How Go saved our “Black Friday”

Earlier, we already talked about the fact that as the load grows, we gradually abandoned the use of Python in the back end of critical services in production, replacing it with Go. And today, I, Denis Girko, the team leader of the Madmin development team, want to share the details: how and why this happened on the example of one of the most important services for our business - price calculation taking into account discounts on coupons.

The mechanics of working with coupons are probably presented by anyone who has made purchases at online stores at least once. On a special page or directly in the basket you enter the coupon number, and the prices are recalculated in accordance with the promised discount. The calculation depends on what kind of coupon it provides - as a percentage, in the form of a fixed amount or using some other mathematics (for example, loyalty program points, store promotions, types of goods, etc., are additionally taken into account). Naturally, the order is issued with new prices.

Business is delighted with all these mechanisms of working with prices, but we want to talk about the service from a slightly different point of view.
')

How it works

For the calculation of prices, taking into account all these difficulties on the back end, we now have a separate service. However, it was not always independent. The service appeared a year or two after the start of the online store, and by 2016 it was part of a large monolith in Python, which included a variety of components for marketing activity (Madmin). In an independent “block”, he stood out later, as he moved towards the microservice architecture.

As is usually the case with monoliths, Madmin was modified and partially corresponded by a large number of developers. There were integrated third-party libraries, which simplified development, but often not in the best way affected performance. However, at that time we didn’t really care about the resistance to heavy loads during sales, because the service did an excellent job with the task. But 2016 has changed everything.

In the USA, “Black Friday” has been known since the 60s of the last century. In Russia, it began to be launched in the 2010s, while the action had to actually be created from scratch - the market was not quite ready for it. However, the efforts of the organizers were not in vain, and with each passing year the user traffic to our website increased during sales. Therefore, our collision with a load that was beyond the power of that version of the pricing service was only a matter of time.

"Black Friday" 2016. And we overslept her

Since the idea of sales has earned its full potential, “black Friday” differs from any other day of the year in that by about midnight the weekly audience of the site arrives at the store. This is a difficult period for all services. Even in those of them that function smoothly throughout the year, problems sometimes come out.

Now we are preparing for each new “Black Friday”, imitating the expected load, but in 2016 we still acted differently. Testing Madmin before an important day, we tested the resistance to stress using scenarios of user behavior on ordinary days. As it turned out, this test does not quite reflect the real situation, since on “Black Friday” comes a lot of people with the same coupon. As a result, the pricing service with this discount, unable to cope with the threefold (as compared to ordinary days) load, at the hottest peak of the sale, blocked our ability to serve customers for two hours.

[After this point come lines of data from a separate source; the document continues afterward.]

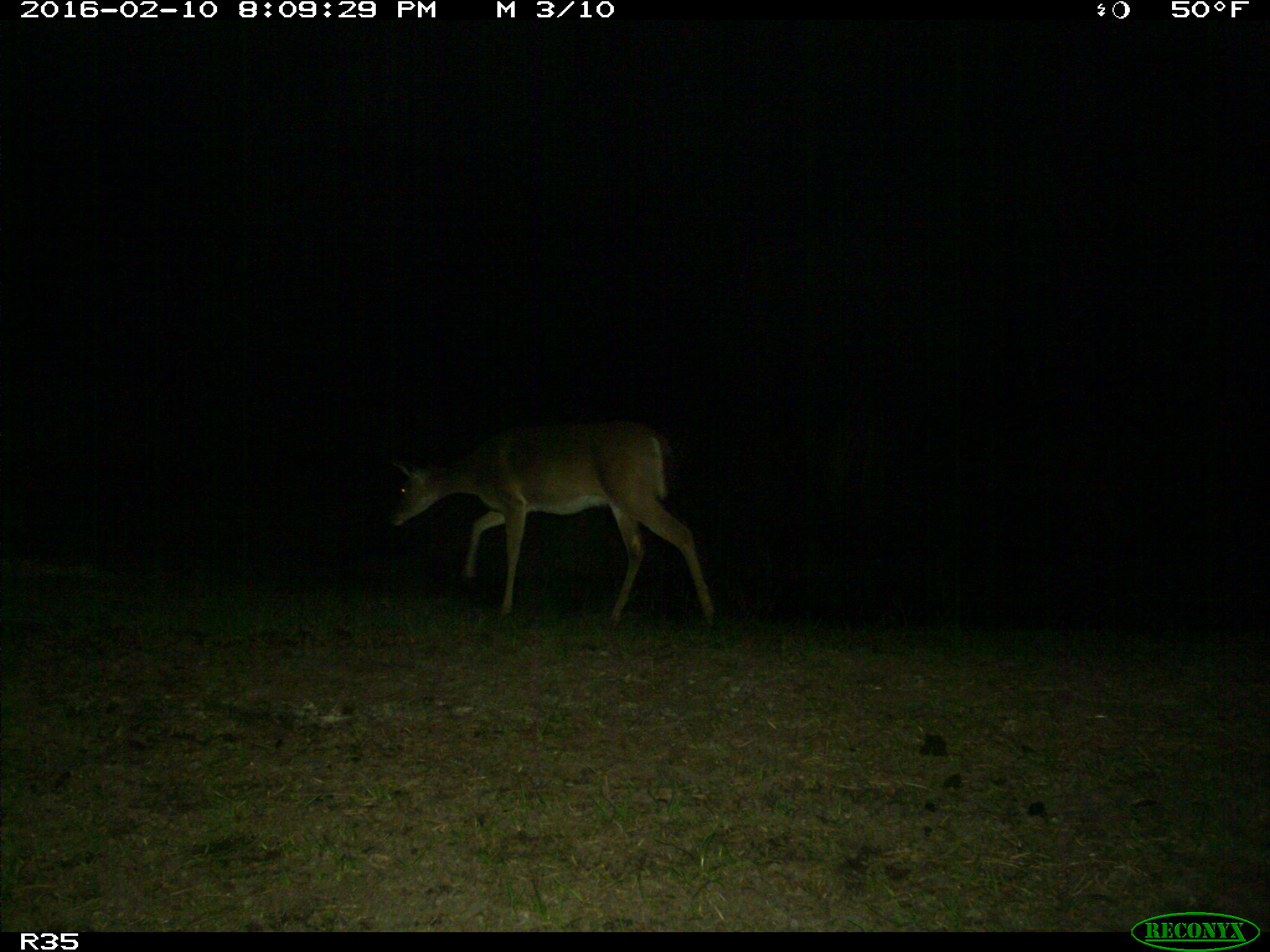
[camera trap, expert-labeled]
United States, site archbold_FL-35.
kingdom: Animalia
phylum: Chordata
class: Mammalia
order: Artiodactyla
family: Cervidae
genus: Odocoileus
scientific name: Odocoileus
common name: deer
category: unidentified deer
Unidentified deer (deer) (Odocoileus).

Service "lay down" an hour before midnight. It all started with a disconnection of the connection to the database (at that time, MySQL), after which not all running copies of the pricing service were able to connect back. And those that are still connected, could not stand the incoming load and stopped responding to requests, stuck on the base locks.

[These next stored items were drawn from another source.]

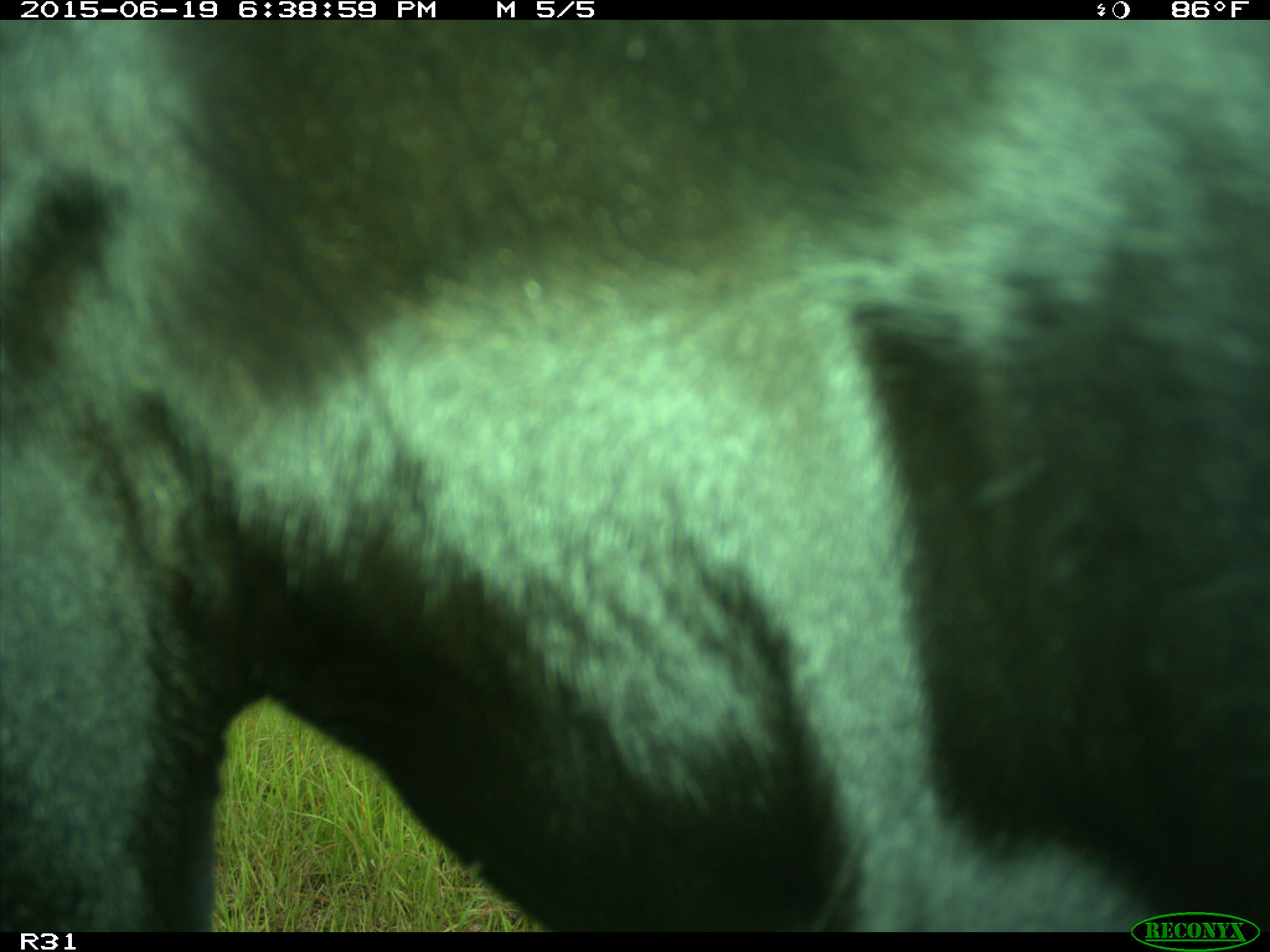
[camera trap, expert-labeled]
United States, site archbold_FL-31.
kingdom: Animalia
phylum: Chordata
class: Mammalia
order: Artiodactyla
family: Bovidae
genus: Bos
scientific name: Bos taurus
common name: domestic cow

By coincidence, a junior remained on duty, who was on the way home from the office at the time of the fall of the service. He was able to connect to the problem only by arriving at the site and calling in "heavy artillery" - the reserve duty officer. Together, they normalized the situation, but only after two hours.

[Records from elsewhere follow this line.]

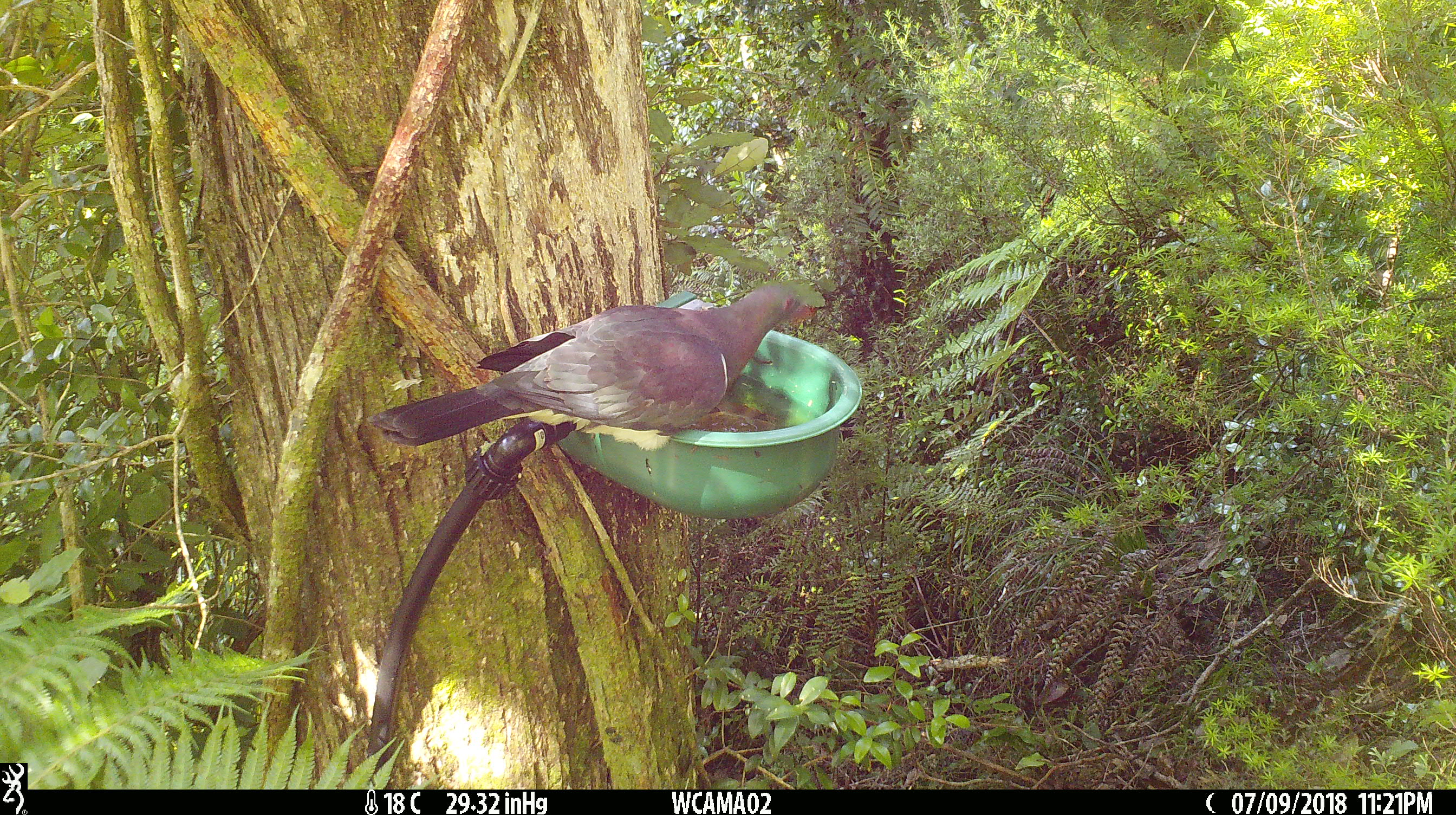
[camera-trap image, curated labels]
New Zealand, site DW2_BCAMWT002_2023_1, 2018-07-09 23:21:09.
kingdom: Animalia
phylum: Chordata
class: Aves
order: Columbiformes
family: Columbidae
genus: Hemiphaga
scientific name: Hemiphaga novaeseelandiae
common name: new zealand pigeon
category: kereru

As the proceedings began to open details about how far the service was not optimal. For example, it turned out that for the calculation of one coupon 28 requests were made to the database (not surprisingly, everything worked with a 100% CPU load). The above-mentioned users with the same coupon of “Black Friday” did not simplify the situation, especially then for all the coupons we had a counter of applications - so each use increased the load by referring to this counter.

2016 gave us a lot of food for thought - mainly about how to adjust our work with coupons and tests so that this situation does not happen again. And in numbers, that Friday is best described by this picture:

Results Black Friday 2016

“Black Friday” 2017. We were preparing seriously, but ...

Having received a good lesson, we prepared for the next “Black Friday” in advance, seriously rebuilding and optimizing the service. For example, we finally created two types of coupons: limit and unlimited - to avoid blocking on simultaneous access to the database, we removed the entry into the database from the scenario of using the popular coupon. In parallel, 1–2 months before “Black Friday”, we switched from MySQL to PostgreSQL in service, which, together with code optimization, reduced the number of calls to the database from 28 to 4–5. These improvements made it possible for the service to reach SLA requirements — answer 3 seconds at 95 percentile at 600 RPS.

Having no idea how much our improvements have accelerated the work of the old version of the production service, at that time two versions of the Python code were being prepared for Black Friday — a highly optimized existing version and a completely new code written from scratch. In production, they rolled out the second one, which they had been testing before and on nights and nights. However, as it turned out already “in battle”, they were slightly untested.

On the day of "emergency" with the advent of the main stream of customers, the load on the service began to grow exponentially. Some requests were processed up to two minutes. Due to the long processing of some requests, the load on other workers increased.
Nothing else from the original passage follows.